Information below:

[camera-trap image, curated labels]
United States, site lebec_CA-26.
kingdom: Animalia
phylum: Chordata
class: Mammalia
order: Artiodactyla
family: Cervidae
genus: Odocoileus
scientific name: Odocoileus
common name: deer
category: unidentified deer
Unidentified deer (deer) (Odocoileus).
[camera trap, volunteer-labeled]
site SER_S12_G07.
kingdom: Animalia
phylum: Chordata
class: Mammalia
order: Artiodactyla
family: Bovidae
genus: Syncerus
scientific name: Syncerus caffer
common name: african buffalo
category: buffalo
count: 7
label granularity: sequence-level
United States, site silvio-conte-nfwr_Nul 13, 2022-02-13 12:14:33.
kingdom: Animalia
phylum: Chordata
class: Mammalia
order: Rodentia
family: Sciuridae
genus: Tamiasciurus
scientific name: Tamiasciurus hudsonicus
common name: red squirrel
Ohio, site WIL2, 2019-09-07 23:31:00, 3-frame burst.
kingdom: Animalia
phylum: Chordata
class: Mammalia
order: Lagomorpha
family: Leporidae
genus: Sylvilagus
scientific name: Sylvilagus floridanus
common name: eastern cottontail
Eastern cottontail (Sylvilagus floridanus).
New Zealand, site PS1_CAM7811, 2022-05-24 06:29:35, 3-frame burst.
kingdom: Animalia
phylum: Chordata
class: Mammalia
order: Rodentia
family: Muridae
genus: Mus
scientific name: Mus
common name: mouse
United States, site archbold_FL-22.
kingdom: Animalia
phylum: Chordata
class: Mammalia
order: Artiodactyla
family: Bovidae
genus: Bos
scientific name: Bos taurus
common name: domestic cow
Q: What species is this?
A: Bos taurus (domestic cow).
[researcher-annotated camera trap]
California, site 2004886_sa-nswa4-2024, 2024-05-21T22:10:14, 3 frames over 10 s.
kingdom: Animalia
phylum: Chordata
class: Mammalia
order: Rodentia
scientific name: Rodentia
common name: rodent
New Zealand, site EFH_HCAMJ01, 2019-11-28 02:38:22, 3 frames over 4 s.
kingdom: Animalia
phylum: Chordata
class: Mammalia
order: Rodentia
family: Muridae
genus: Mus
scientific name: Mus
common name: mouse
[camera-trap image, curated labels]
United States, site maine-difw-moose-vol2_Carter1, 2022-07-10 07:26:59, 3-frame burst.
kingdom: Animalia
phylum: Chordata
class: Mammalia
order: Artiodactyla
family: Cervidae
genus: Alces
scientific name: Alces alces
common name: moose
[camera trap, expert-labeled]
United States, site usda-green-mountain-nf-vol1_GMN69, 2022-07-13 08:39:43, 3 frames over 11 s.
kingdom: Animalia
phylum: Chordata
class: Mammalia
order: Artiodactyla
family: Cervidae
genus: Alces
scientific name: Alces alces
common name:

End of Information.

**Work item**
Restate the data above word for word. Leave nothing out.

**Exercise output**
[camera-trap image, curated labels]
United States, site lebec_CA-26.
kingdom: Animalia
phylum: Chordata
class: Mammalia
order: Artiodactyla
family: Cervidae
genus: Odocoileus
scientific name: Odocoileus
common name: deer
category: unidentified deer
Unidentified deer (deer) (Odocoileus).
[camera trap, volunteer-labeled]
site SER_S12_G07.
kingdom: Animalia
phylum: Chordata
class: Mammalia
order: Artiodactyla
family: Bovidae
genus: Syncerus
scientific name: Syncerus caffer
common name: african buffalo
category: buffalo
count: 7
label granularity: sequence-level
United States, site silvio-conte-nfwr_Nul 13, 2022-02-13 12:14:33.
kingdom: Animalia
phylum: Chordata
class: Mammalia
order: Rodentia
family: Sciuridae
genus: Tamiasciurus
scientific name: Tamiasciurus hudsonicus
common name: red squirrel
Ohio, site WIL2, 2019-09-07 23:31:00, 3-frame burst.
kingdom: Animalia
phylum: Chordata
class: Mammalia
order: Lagomorpha
family: Leporidae
genus: Sylvilagus
scientific name: Sylvilagus floridanus
common name: eastern cottontail
Eastern cottontail (Sylvilagus floridanus).
New Zealand, site PS1_CAM7811, 2022-05-24 06:29:35, 3-frame burst.
kingdom: Animalia
phylum: Chordata
class: Mammalia
order: Rodentia
family: Muridae
genus: Mus
scientific name: Mus
common name: mouse
United States, site archbold_FL-22.
kingdom: Animalia
phylum: Chordata
class: Mammalia
order: Artiodactyla
family: Bovidae
genus: Bos
scientific name: Bos taurus
common name: domestic cow
Q: What species is this?
A: Bos taurus (domestic cow).
[researcher-annotated camera trap]
California, site 2004886_sa-nswa4-2024, 2024-05-21T22:10:14, 3 frames over 10 s.
kingdom: Animalia
phylum: Chordata
class: Mammalia
order: Rodentia
scientific name: Rodentia
common name: rodent
New Zealand, site EFH_HCAMJ01, 2019-11-28 02:38:22, 3 frames over 4 s.
kingdom: Animalia
phylum: Chordata
class: Mammalia
order: Rodentia
family: Muridae
genus: Mus
scientific name: Mus
common name: mouse
[camera-trap image, curated labels]
United States, site maine-difw-moose-vol2_Carter1, 2022-07-10 07:26:59, 3-frame burst.
kingdom: Animalia
phylum: Chordata
class: Mammalia
order: Artiodactyla
family: Cervidae
genus: Alces
scientific name: Alces alces
common name: moose
[camera trap, expert-labeled]
United States, site usda-green-mountain-nf-vol1_GMN69, 2022-07-13 08:39:43, 3 frames over 11 s.
kingdom: Animalia
phylum: Chordata
class: Mammalia
order: Artiodactyla
family: Cervidae
genus: Alces
scientific name: Alces alces
common name:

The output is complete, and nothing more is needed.